Find every line in the records below that contains the string "closest", and copy each of those lines.

-------- Entries supplied --------

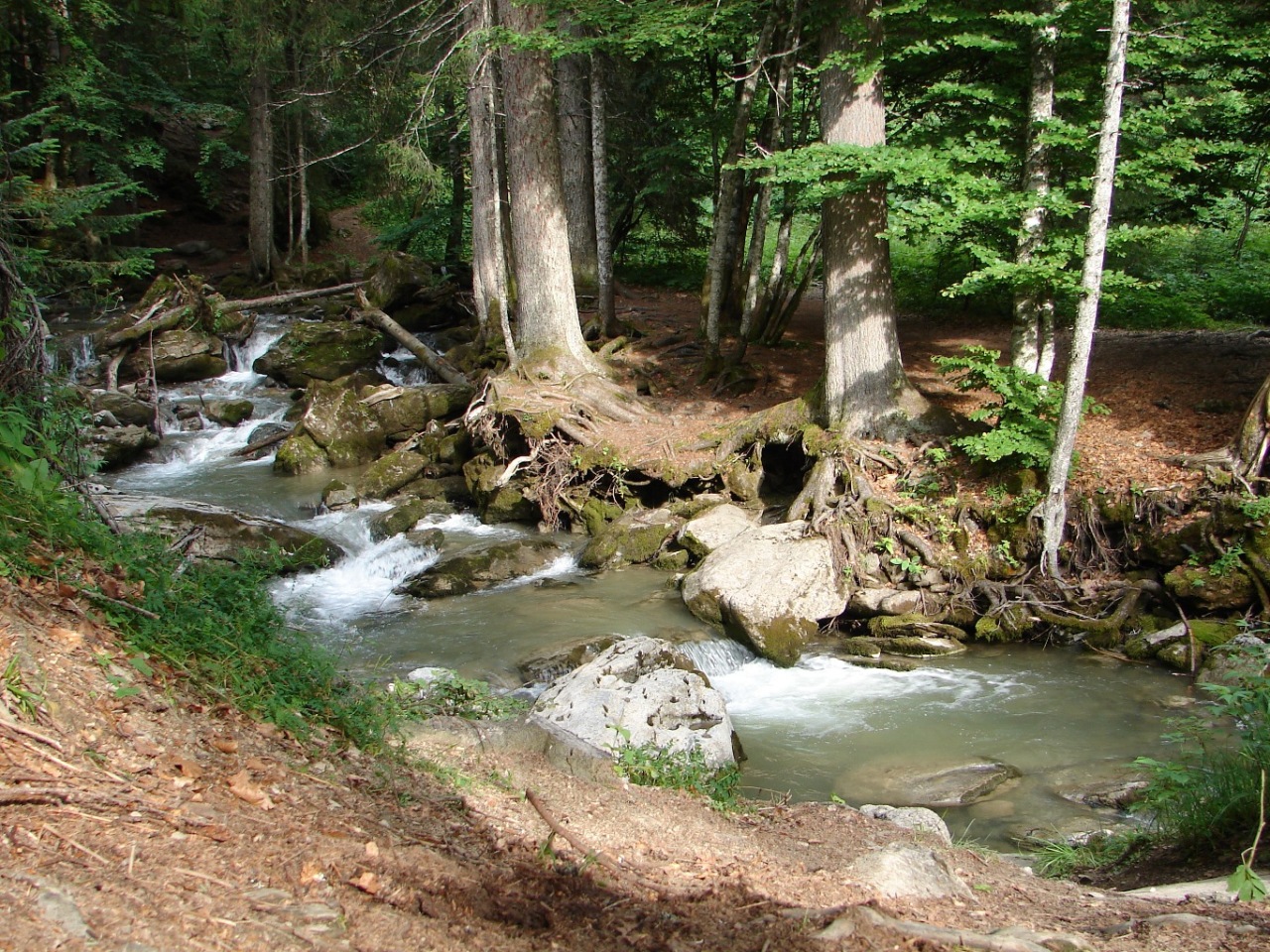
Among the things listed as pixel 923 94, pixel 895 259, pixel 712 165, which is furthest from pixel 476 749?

--------
-------- Entries supplied --------

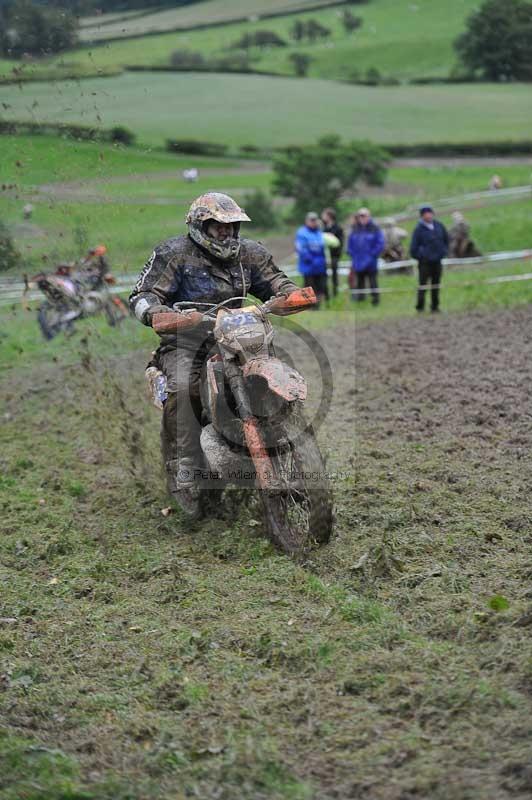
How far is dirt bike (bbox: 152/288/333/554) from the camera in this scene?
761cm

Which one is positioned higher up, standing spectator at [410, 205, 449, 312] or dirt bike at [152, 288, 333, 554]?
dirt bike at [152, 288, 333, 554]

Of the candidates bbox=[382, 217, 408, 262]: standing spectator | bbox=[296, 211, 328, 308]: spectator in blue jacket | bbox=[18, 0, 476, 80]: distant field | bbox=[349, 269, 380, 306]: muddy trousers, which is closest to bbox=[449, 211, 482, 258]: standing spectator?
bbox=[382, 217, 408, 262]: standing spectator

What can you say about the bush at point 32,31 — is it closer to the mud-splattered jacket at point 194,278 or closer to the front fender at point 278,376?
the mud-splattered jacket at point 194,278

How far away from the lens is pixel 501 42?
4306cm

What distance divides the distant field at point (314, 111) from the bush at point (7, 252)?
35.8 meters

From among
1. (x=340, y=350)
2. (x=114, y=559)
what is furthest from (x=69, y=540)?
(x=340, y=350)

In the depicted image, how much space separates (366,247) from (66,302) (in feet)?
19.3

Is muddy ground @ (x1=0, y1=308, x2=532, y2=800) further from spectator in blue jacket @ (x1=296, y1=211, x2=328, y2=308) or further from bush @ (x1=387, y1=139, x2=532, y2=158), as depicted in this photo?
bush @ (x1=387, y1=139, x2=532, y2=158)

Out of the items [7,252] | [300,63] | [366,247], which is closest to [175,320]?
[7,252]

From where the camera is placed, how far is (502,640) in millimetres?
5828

--------
-------- Entries supplied --------

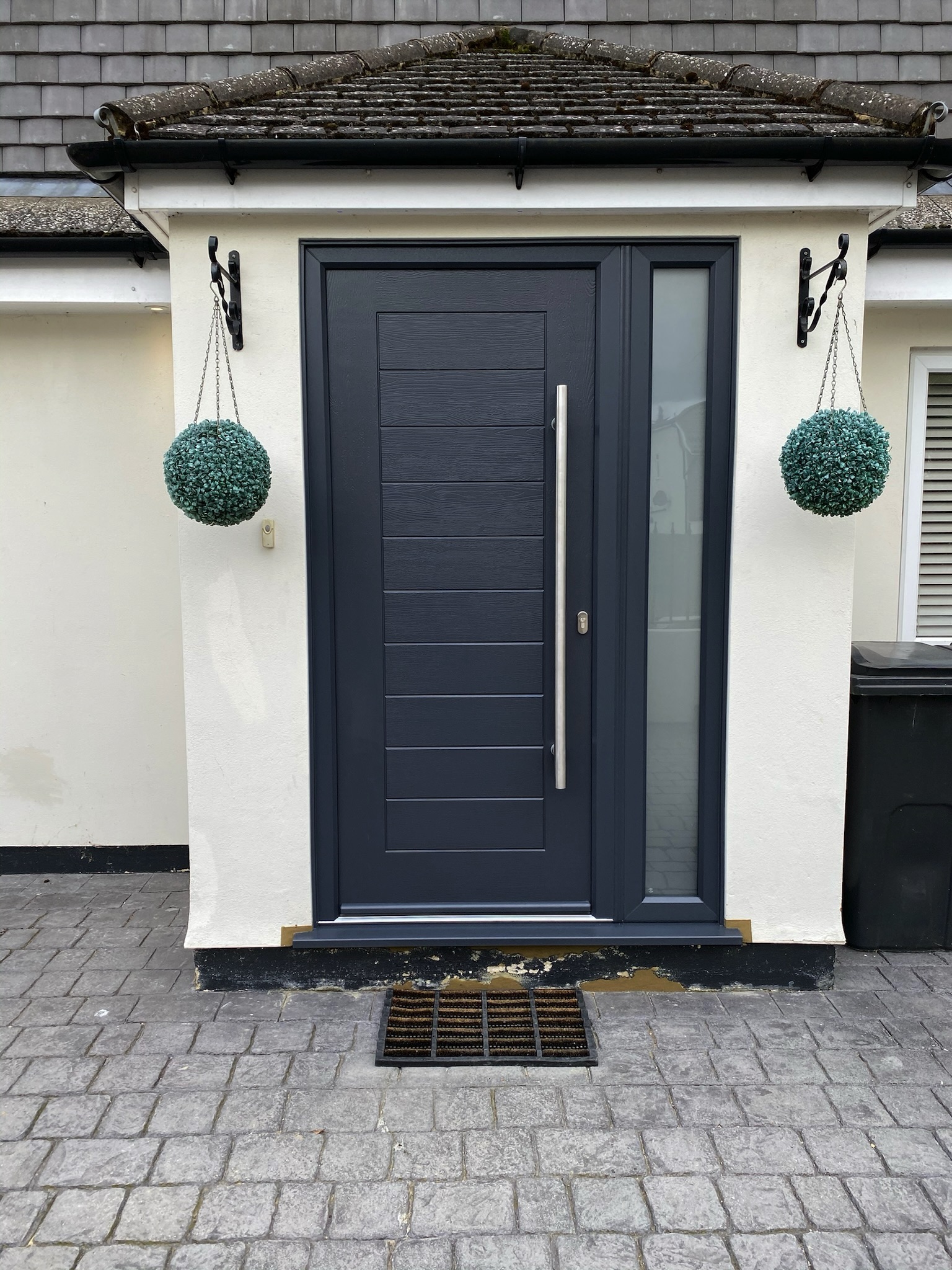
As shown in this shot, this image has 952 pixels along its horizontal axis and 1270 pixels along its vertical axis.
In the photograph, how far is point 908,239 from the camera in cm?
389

--------

■ Exercise solution ■
Of the candidates bbox=[382, 217, 408, 262]: standing spectator | bbox=[296, 211, 328, 308]: spectator in blue jacket | bbox=[18, 0, 476, 80]: distant field | bbox=[349, 269, 380, 306]: muddy trousers, which is closest to bbox=[449, 211, 482, 258]: standing spectator?
Out of the items [7,252] | [300,63] | [366,247], which is closest to [175,320]?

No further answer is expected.